Odenkirk: As an executive producer, I could go into the writers room and find out what the whole season is going to be about. I do go visit the writers — but I never look at the [story] board. I don't want to know. I want to do the scene I'm in and that's it.

Though you do know about Jimmy/Saul's future, because of "Breaking Bad."

Odenkirk: I do and I don't. I mean, what do I know? We never saw Saul go home [on "Bad"]. We don't know if he takes off the suit and tie and is living with Kim and they have a kid. I don't think that's the case — I think she's out of his life. Dead or married and living across town and it's driving him crazy.

Seehorn: I was a bit more obsessive about wanting to know [early on]. I'd get each new script and make sure I wasn't dead. But that's an actor's response to not wanting the party to be over yet. And I let it go. It was good for me to be reminded that you need to play what's in the moment.

After five years, how has your working relationship evolved?

Odenkirk: It's all about trust. We mentally approach this thing with a similar degree of seriousness, appreciation and focus. There's a lot to look for in these scripts. It's worth your effort to take the script apart and explore the subtext of it.

Seehorn: I trust Bob's endgame. He's trying to tell the best story he can while he creates his character, and I'm doing the same.

Does it tickle you that fans have such granular discussions about the show?

Seehorn: It's thrilling that people are worried about my character. It's a kind of pinch-yourself moment to have both critics and fans be kind. They're excessive, but they're smart.

Odenkirk: Maybe not all things [fans] notice have a value, but the majority of little details that stick out end up being purposefully chosen, and then have resonance later. This is the reason we could never have done our show the way we've done it if it wasn't for "Breaking Bad." The show taught the audience to watch closely. They have the patience for our show.

Jimmy and Kim are married now, but they have what is described as a nontraditional TV romance. As in, not a lot of physical contact.

Odenkirk: If I was to sit in your house and watch you and your husband, would I see a lot of making out going on?

Well, the show of me and my husband has not been greenlighted yet. And TV tends to be a heightened reality.

Odenkirk: The show is not about how much sex they have. It's about other aspects of their personality. But I'll grant you that they do seem like colleagues more than anything.

Seehorn: I have people talk to me about how real the relationship looks. That that has to do with being able to sit silently while they eat takeout food or watch TV. There is a realness to them.

Odenkirk: Kim once asked Jimmy to go to a therapist, and he said he would. Then later, he just looks at her and says, "I don't think this is what will work for me." She says, "I understand." I said to [co-showrunner] Peter [Gould], "Holy ...! That's a relationship that can last."
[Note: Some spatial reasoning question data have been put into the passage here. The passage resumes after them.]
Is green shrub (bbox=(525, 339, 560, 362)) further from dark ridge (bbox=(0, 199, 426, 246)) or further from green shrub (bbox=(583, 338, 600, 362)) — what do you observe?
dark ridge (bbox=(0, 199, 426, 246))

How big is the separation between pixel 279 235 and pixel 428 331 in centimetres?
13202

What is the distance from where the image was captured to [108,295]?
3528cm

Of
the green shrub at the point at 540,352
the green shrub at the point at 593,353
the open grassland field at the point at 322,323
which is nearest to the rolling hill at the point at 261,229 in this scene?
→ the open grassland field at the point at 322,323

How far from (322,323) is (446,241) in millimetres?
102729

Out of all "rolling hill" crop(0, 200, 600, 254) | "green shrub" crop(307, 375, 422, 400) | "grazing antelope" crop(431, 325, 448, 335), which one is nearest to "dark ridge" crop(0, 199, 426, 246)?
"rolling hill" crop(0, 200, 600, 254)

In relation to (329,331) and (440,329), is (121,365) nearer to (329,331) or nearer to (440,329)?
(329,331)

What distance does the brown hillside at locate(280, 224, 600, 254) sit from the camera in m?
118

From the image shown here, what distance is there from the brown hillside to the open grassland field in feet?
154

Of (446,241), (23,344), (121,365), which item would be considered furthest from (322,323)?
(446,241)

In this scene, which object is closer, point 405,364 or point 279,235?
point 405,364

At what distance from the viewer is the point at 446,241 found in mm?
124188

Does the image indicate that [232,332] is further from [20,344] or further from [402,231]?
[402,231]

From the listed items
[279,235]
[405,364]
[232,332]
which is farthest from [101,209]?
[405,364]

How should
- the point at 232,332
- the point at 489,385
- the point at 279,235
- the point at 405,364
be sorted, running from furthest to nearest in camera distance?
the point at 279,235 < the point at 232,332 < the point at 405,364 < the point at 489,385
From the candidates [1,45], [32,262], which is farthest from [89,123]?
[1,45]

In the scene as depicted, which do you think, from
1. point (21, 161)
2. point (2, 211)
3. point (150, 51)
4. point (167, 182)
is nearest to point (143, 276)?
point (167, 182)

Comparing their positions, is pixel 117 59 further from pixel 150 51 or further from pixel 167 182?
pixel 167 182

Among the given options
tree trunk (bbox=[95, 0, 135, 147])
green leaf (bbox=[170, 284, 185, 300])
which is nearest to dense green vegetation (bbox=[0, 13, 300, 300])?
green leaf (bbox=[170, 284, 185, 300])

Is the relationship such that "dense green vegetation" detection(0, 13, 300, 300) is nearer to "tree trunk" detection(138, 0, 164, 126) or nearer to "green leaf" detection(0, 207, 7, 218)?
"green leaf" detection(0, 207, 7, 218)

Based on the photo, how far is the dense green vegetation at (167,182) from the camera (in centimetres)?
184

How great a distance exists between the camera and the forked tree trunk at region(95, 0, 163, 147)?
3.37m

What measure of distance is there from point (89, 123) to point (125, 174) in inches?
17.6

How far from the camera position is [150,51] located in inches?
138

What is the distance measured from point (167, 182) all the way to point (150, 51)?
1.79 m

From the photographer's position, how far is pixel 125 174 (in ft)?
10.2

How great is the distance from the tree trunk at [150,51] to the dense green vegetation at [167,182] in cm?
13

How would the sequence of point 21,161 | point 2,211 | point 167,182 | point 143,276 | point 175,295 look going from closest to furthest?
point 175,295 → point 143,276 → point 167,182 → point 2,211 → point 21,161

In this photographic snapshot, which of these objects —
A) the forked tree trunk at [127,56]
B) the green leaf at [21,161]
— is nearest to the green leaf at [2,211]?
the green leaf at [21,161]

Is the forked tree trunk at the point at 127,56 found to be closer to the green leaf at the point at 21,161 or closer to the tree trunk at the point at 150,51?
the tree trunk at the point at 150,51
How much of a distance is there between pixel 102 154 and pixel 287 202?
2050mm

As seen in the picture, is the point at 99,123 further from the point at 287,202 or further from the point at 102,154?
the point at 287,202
Seehorn: I'm incredibly thankful, especially as a woman in this business, that this relationship is about so many more interesting things than [physicality]. There's an episode where you see partial nudity, and [Jimmy] says, "I have to tell you something." The intimacy of that scene has nothing to do with how many clothes they finally took off. That resonates with people.

If either of you were in need of legal help in real life, would you hire Jimmy or Kim?

Seehorn: I would hire Kim Wexler for sure. But I'd want to get a drink with both of them.

Odenkirk: I wouldn't go near Jimmy or Saul. I'd smell him from across the room. I would know he's a shifty dude, and I don't believe people like that. I don't vote for them for high office, and I don't go near them.